Wednesday, April 20, 2011

They Have Their Day and Cease to Be

Sometimes friends or acquaintances ask me why I'm so "into" poetry. I have to stumble around for something moderately unpretentious, particular challenging for me and anyone, really, who admits to being a poetry geek. You could say it's the rhythm, the beauty, the captivation of the best words in the best order. Total bull.


The real reason I keep coming back to poems at dark, profound or troubled moments, is this:


What I gain from poetry is wisdom.


Not the kind of "deep thoughts" you glean from Oprah or Dr. Phil or chicken soup for the sentimental soul. This is the stuff that's always hard-won, the kind of thing you only win by losing.


Three weeks ago my oldest friend Raudy Steele died of a heart attack at the age of 30. We met when we were barely 13. In a few weeks he was going to drive from New Mexico to Seattle for a U2 concert with me. Instead he died, most likely in his sleep. 


I've never been in mourning before, and I had all the typical but still unexpected reactions: doubt, confusion, resentment, survivor's guilt, shock. I didn't know what to say, what to think, what was right or proper or expected. I didn't know how to honor his memory, commemorate our friendship.


So I did what I always do: I tried to find something to read. This is what I found.




In Memoriam: Preface
Alfred, Lord Tennyson



Strong Son of God, immortal Love,
Whom we, that have not seen thy face,
By faith, and faith alone, embrace,
Believing where we cannot prove;


Thine are these orbs of light and shade;
Thou madest Life in man and brute;
Thou madest Death; and lo, thy foot
Is on the skull which thou hast made.


Thou wilt not leave us in the dust:
Thou madest man, he knows not why,
He thinks he was not made to die;
And thou hast made him: thou art just.


Thou seemest human and divine,
The highest, holiest manhood, thou.
Our wills are ours, we know not how;
Our wills are ours, to make them thine.


Our little systems have their day;
They have their day and cease to be:
They are but broken lights of thee,
And thou, O Lord, art more than they.


We have but faith: we cannot know;
For knowledge is of things we see
And yet we trust it comes from thee,
A beam in darkness: let it grow.


Let knowledge grow from more to more,
But more of reverence in us dwell;
That mind and soul, according well,
May make one music as before,


But vaster. We are fools and slight;
We mock thee when we do not fear:
But help thy foolish ones to bear;
Help thy vain worlds to bear thy light.


Forgive what seem'd my sin in me;
What seem'd my worth since I began;
For merit lives from man to man,
And not from man, O Lord, to thee.


Forgive my grief for one removed,
Thy creature, whom I found so fair.
I trust he lives in thee, and there
I find him worthier to be loved.


Forgive these wild and wandering cries,
Confusions of a wasted youth;
Forgive them where they fail in truth,
And in thy wisdom make me wise.




On my porch — simultaneously weeping, smoking, drinking and praying  — this poem was the only thing that spoke to me. It didn't comfort me or ease my pain, which in any case I had no wish to be eased. But it struck me with the strength that only truth has.

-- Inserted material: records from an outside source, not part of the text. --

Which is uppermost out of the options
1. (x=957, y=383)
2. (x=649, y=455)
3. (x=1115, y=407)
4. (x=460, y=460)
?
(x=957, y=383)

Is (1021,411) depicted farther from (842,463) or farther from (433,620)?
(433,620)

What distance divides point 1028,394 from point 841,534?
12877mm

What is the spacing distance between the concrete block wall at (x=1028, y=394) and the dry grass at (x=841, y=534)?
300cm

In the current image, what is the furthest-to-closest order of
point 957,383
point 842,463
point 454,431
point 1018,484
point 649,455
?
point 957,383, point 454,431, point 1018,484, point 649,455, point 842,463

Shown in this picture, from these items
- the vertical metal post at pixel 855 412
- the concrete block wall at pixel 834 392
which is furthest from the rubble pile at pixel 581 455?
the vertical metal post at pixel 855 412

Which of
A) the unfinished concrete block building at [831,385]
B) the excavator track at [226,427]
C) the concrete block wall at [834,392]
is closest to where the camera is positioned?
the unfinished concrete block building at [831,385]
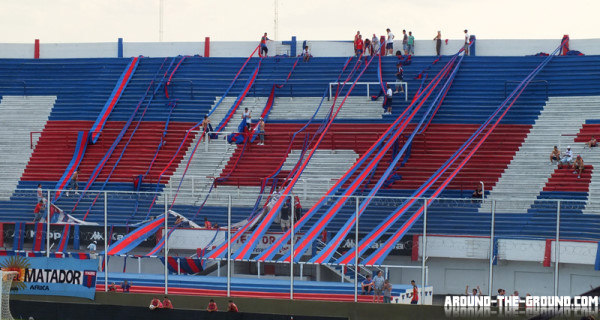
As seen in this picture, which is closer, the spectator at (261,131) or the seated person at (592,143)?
the seated person at (592,143)

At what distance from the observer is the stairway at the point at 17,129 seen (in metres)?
47.3

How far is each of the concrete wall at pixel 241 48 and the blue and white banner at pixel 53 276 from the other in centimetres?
2184

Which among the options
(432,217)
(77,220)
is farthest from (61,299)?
(432,217)

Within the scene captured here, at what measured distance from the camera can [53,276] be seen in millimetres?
34594

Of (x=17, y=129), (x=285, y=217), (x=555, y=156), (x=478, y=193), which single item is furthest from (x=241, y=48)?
(x=285, y=217)

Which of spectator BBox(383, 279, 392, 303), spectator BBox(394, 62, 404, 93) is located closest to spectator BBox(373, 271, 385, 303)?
spectator BBox(383, 279, 392, 303)

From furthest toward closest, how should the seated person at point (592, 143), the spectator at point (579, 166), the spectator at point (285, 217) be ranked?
the seated person at point (592, 143), the spectator at point (579, 166), the spectator at point (285, 217)

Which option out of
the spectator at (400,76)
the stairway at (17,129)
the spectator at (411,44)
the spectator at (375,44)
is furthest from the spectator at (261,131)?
the stairway at (17,129)

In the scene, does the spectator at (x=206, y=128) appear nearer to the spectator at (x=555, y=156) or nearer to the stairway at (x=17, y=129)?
the stairway at (x=17, y=129)

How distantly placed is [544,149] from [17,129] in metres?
22.6

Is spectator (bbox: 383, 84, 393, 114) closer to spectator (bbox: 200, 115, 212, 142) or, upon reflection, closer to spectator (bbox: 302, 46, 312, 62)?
spectator (bbox: 302, 46, 312, 62)

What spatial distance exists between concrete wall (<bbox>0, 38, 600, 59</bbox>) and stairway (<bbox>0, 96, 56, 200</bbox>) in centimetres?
455

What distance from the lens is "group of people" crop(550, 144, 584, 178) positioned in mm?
41812

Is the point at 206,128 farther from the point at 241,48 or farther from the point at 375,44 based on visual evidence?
the point at 375,44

I'd hate to think that this makes poetry just literary self-help, something like Zig Ziglar meets the most well-worn Robert Frost lines. But there's a reason psalms aren't written in prose, there's a reason proverbs are poems in miniature. Sometimes you need that small, sharp spike of wisdom honed to a needle point.


Raudy wasn't one for poetry much. I didn't spend enough time around him to bug him with my mania for verse. But now my memories of him and Tennyson's of his dead soulmate Arthur have some invisible linkage. And sooner or later all poems are conversations with the dead. "In Memoriam" gave me something to start the conversation with.


It's sad that a blog post is all I have to honor him, but that which I have I give.